> [TASK OBJECTIVE]
If a line in the entries contains the string "labeled", include that line in your answer.

Start of LISTED ENTRIES

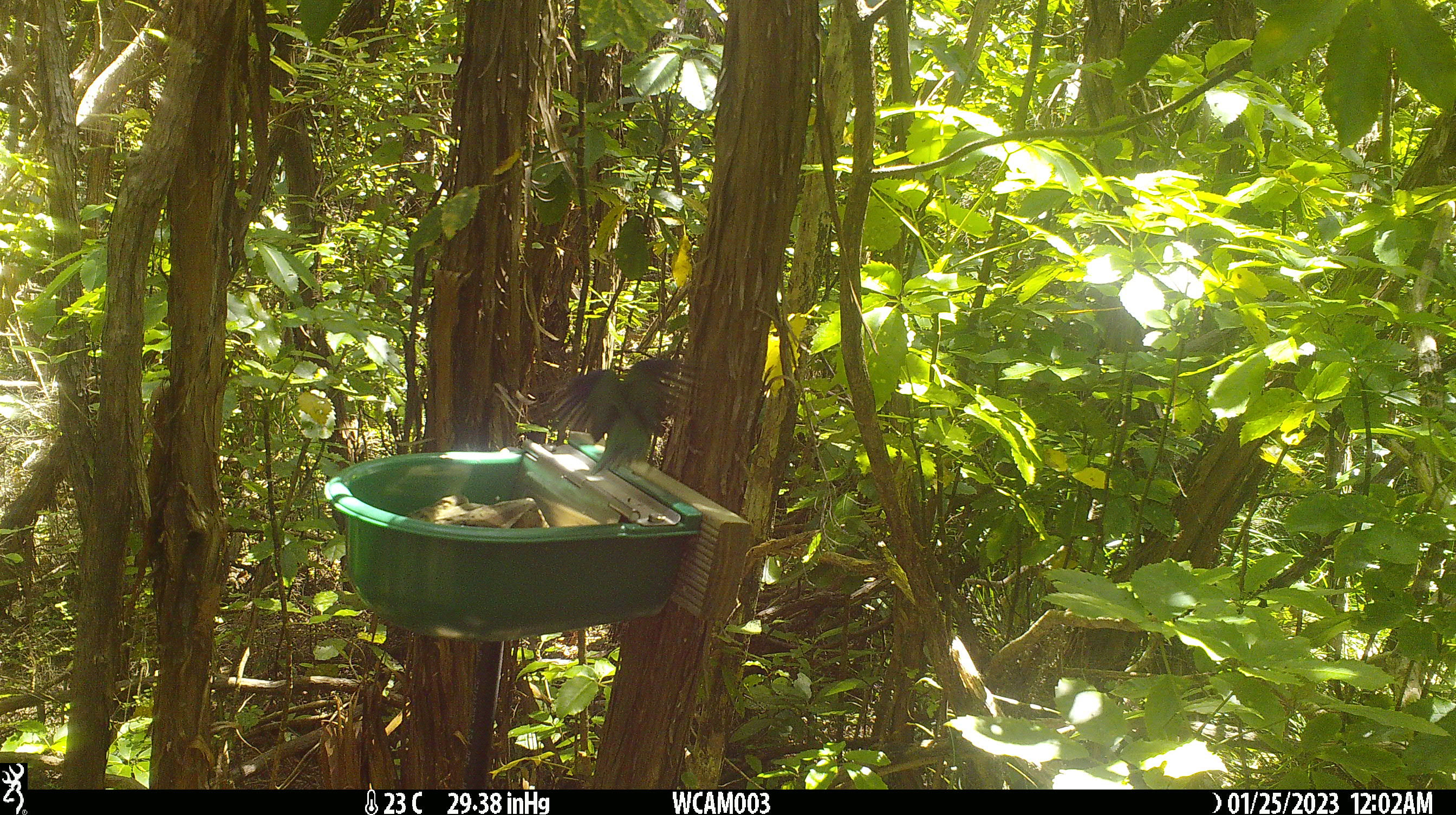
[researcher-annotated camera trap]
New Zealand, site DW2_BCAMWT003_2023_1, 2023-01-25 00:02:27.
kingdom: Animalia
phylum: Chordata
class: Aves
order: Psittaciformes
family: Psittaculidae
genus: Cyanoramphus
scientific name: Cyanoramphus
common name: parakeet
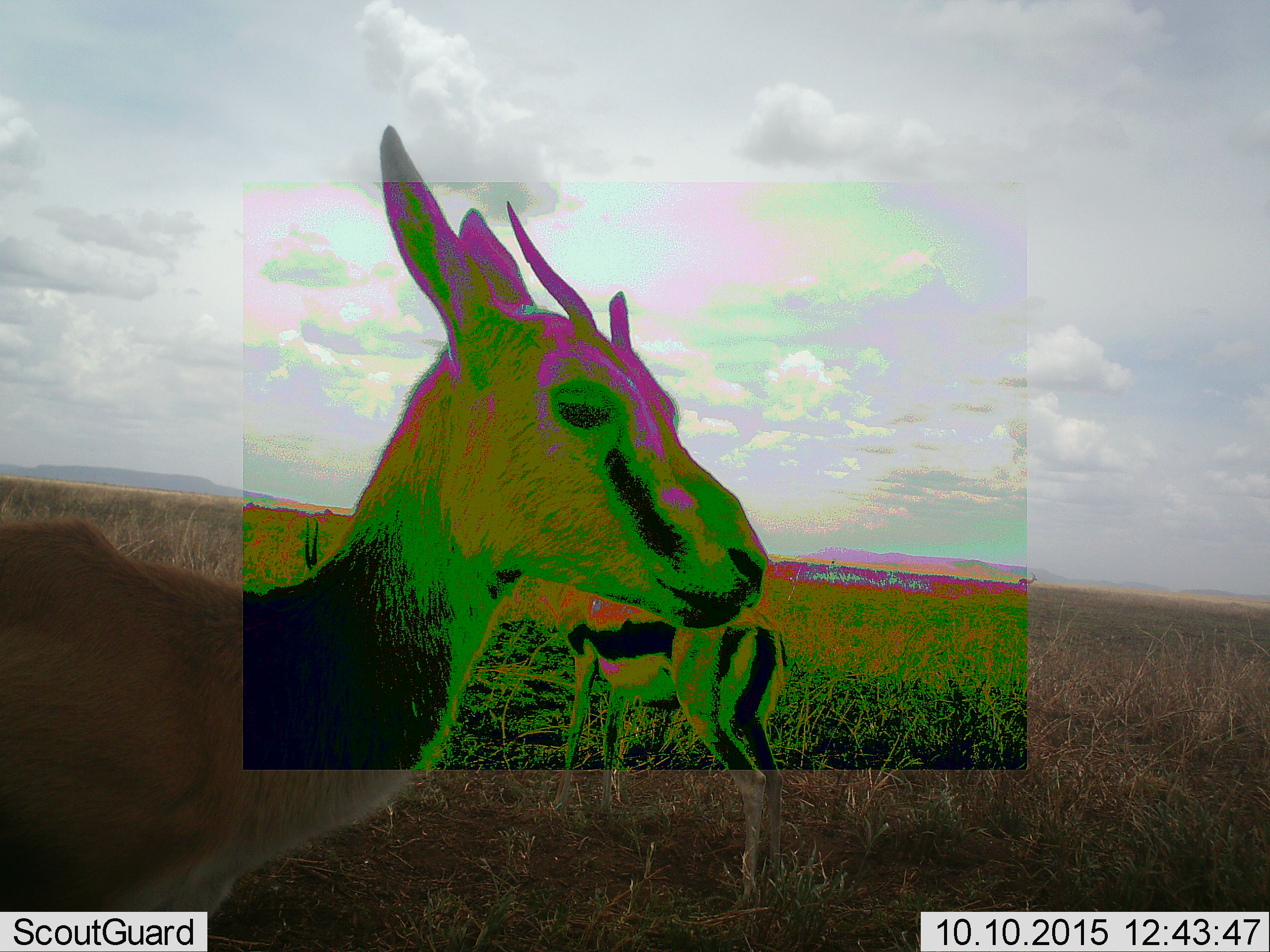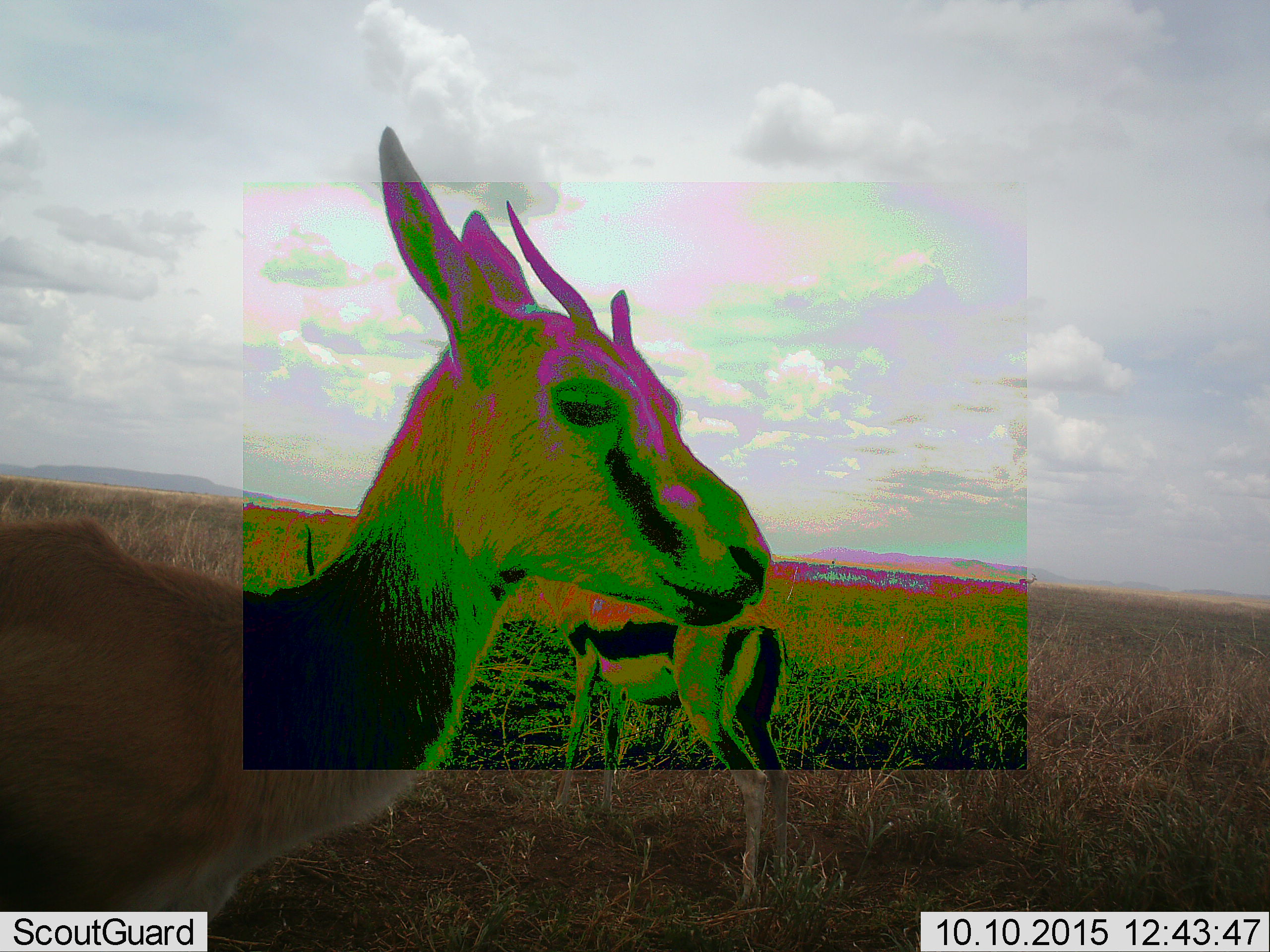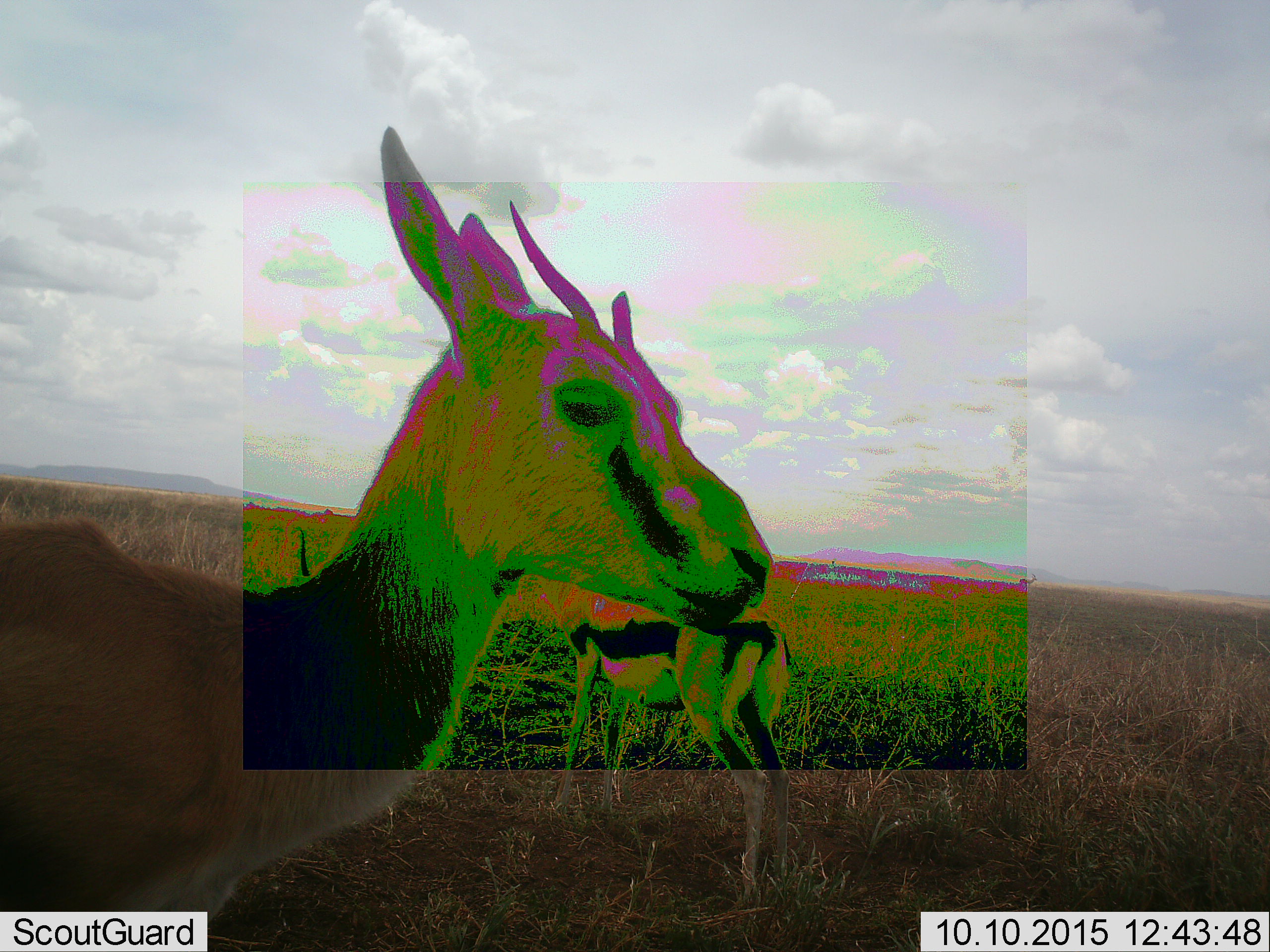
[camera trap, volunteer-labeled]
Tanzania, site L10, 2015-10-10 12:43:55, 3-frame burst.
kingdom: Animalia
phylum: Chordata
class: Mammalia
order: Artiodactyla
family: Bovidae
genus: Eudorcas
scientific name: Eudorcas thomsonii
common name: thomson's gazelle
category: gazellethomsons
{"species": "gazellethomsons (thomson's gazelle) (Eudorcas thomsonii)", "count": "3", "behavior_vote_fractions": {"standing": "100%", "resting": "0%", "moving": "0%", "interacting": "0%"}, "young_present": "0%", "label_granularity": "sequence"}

End of LISTED ENTRIES
Start of LISTED ENTRIES

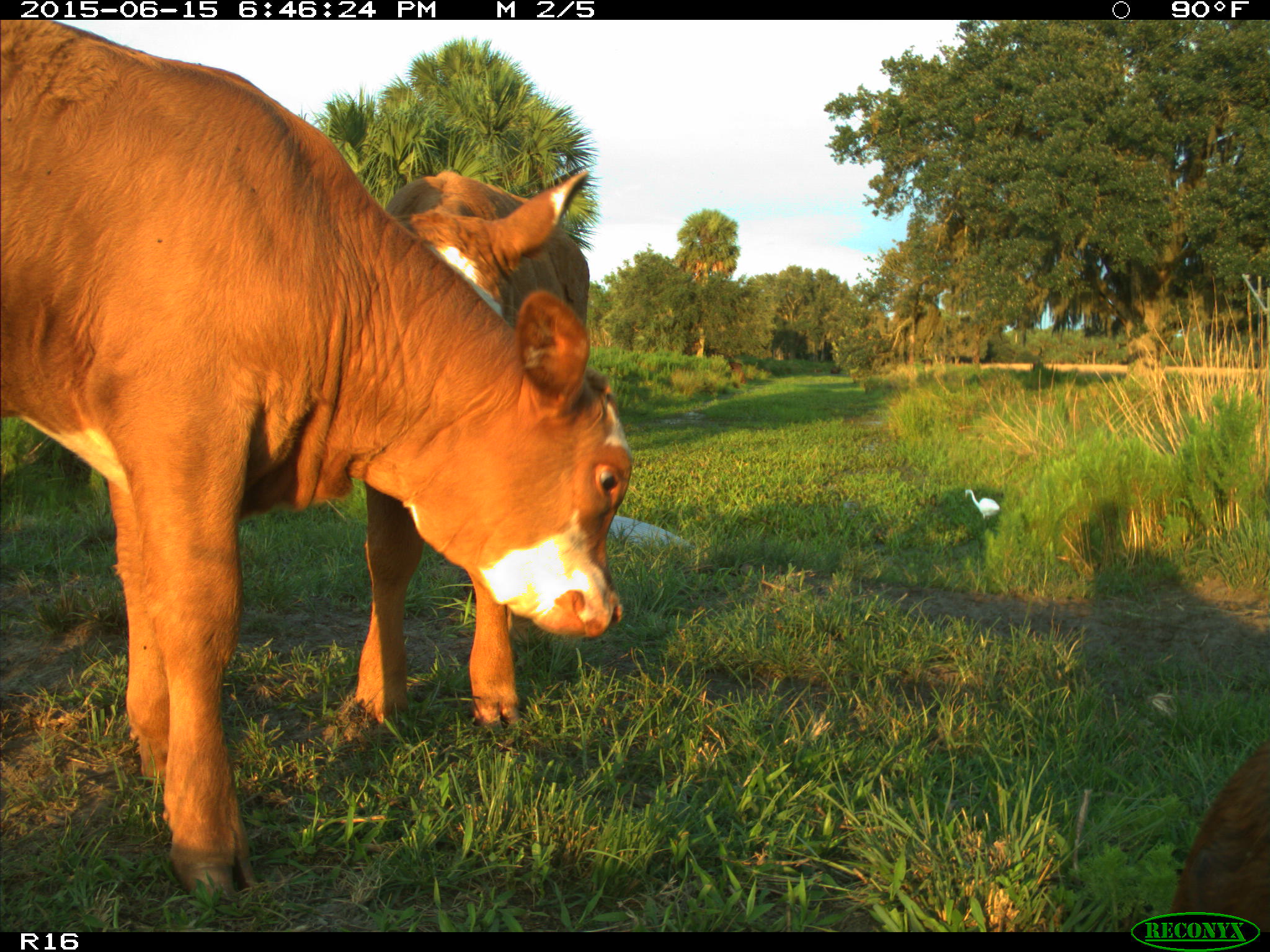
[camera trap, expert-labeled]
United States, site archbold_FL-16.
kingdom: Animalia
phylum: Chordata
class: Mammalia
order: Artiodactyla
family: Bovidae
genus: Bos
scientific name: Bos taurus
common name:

End of LISTED ENTRIES
Start of LISTED ENTRIES

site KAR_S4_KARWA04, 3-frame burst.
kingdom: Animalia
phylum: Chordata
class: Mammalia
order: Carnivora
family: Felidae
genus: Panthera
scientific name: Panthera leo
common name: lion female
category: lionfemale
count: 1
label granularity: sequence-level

End of LISTED ENTRIES

> [RESULT]
[camera trap, volunteer-labeled]
[camera trap, expert-labeled]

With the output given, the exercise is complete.